TASK REQUIREMENTS:
- A) In the excerpted passage on financial instrument risks, restate the part from "As the Company" to "a 90-day period.", swapping "exploration phase" for "development phase".
- B) Extend the excerpted passage on the company's financial instrument risks, beginning after its final sentence.

EXCERPTED PASSAGE:
The Company is exposed in varying degrees to a variety of financial instrument related risks. The Company's financial instruments consist of cash and cash equivalents, receivables, payables and accrued liabilities, and the Cobb Creek obligation. It is management's opinion that (i) the Company is not exposed to significant interest, currency or credit risks arising from its financial instruments, and (ii) the fair values of these financial instruments approximate their carrying values.

As the Company is currently in the exploration phase, none of its financial instruments are exposed to commodity price risk; however, the Company's ability to obtain long-term financing and its economic viability may be affected by commodity price volatility.

The type of risk exposure and the way in which such exposure is managed is provided as follows:

Liquidity Risk

Liquidity risk is the risk that an entity will encounter difficulty in meeting obligations associated with financial liabilities that are settled by delivering cash or another financial asset. The Company's financial liabilities of payables and accrued liabilities are generally payable within a 90-day period.

DATA EXCERPT:
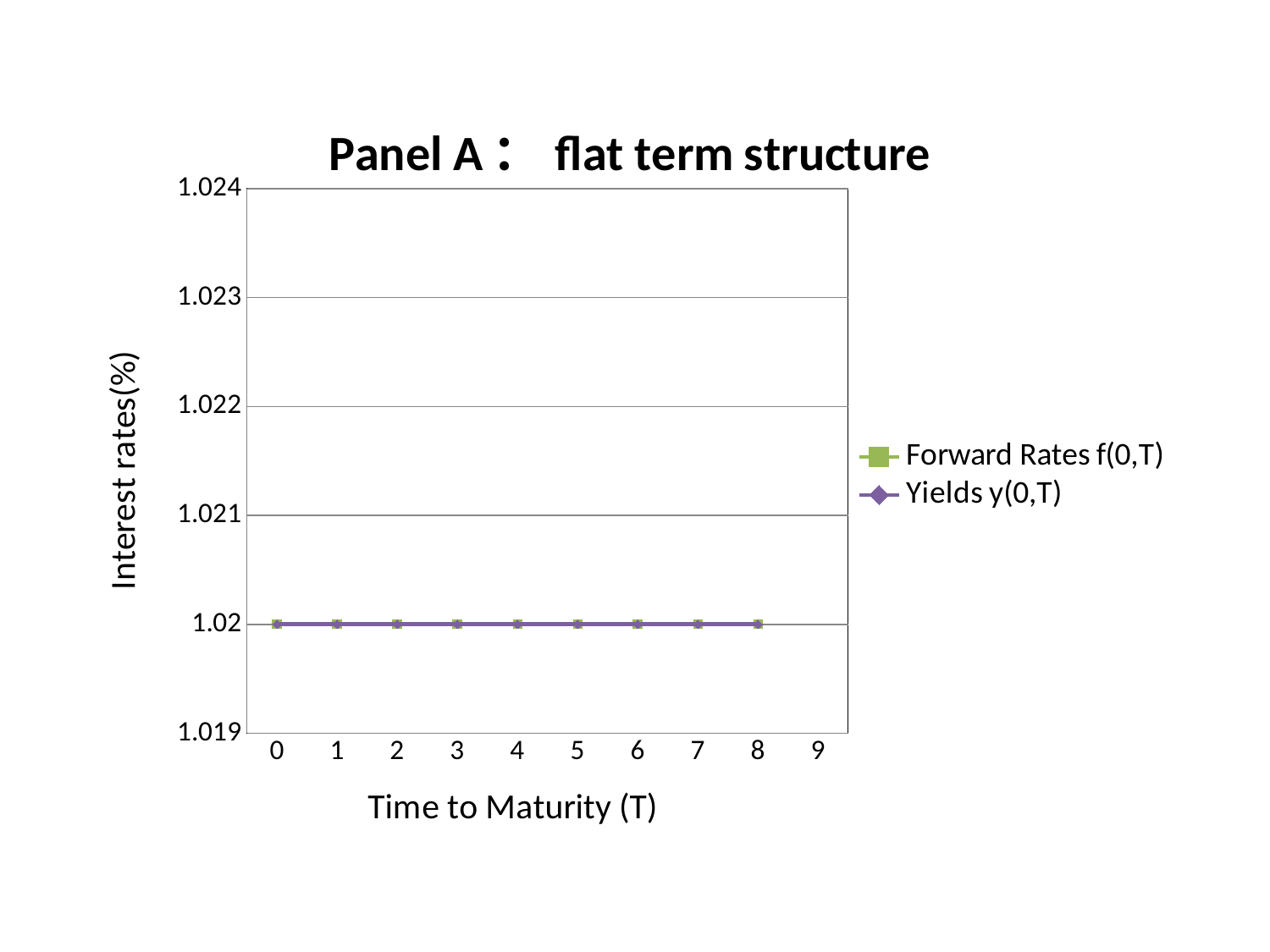
What is the value of Yields y(0,T) at time to maturity 8? 1.02 How many data points are plotted for the Forward Rates f(0,T) series? 9 What are the two series named in the legend? Forward Rates f(0,T) and Yields y(0,T) Do the Yields y(0,T) values rise, fall, or stay flat along the x axis? stay flat What is the title of the chart? Panel A: flat term structure What is the difference between Forward Rates f(0,T) and Yields y(0,T) at time to maturity 5? 0 How many series does the legend list? 2 Is the value of Yields y(0,T) at time to maturity 2 greater or less than 1.021? less What is the value of Forward Rates f(0,T) at time to maturity 0? 1.02 What kind of chart is shown on the slide? line chart What is the value of Yields y(0,T) at time to maturity 4? 1.02 Do the Forward Rates f(0,T) values rise, fall, or stay flat as time to maturity increases? stay flat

EXPECTED RESULTS:
- A)
As the Company is currently in the development phase, none of its financial instruments are exposed to commodity price risk; however, the Company's ability to obtain long-term financing and its economic viability may be affected by commodity price volatility.

The type of risk exposure and the way in which such exposure is managed is provided as follows:

Liquidity Risk

Liquidity risk is the risk that an entity will encounter difficulty in meeting obligations associated with financial liabilities that are settled by delivering cash or another financial asset. The Company's financial liabilities of payables and accrued liabilities are generally payable within a 90-day period.

- B)
The Company has not generated significant revenues or cash flows from operations since inception and does not expect to do so for the foreseeable future. Accordingly, Contact Gold is dependent on external financing, including the proceeds of future equity issuances or debt financing, to fund its activities. Significant disruptions to capital market conditions should be expected to increase the risk that the Company can not finance its business.


CONTACT GOLD CORP.

Notes to the Condensed Interim Consolidated Financial Statements
Three months ended March 31, 2022, and 2021

(Expressed in Canadian dollars, unless otherwise noted - unaudited)

11. MANAGEMENT OF CAPITAL AND FINANCIAL RISKS (continued)

Financial Risk Management (continued)

Credit risk

Credit risk is the risk that one party to a financial instrument will cause a financial loss for the other party by failing to discharge an obligation. Contact Gold's credit risk is primarily attributable to its liquid financial assets. The Company limits exposure to credit risk and liquid financial assets through maintaining its cash with high credit quality banking institutions in Canada and the USA. The Company mitigates credit risk on these financial instruments by adhering to its investment policy that outlines credit risk parameters and concentration limits.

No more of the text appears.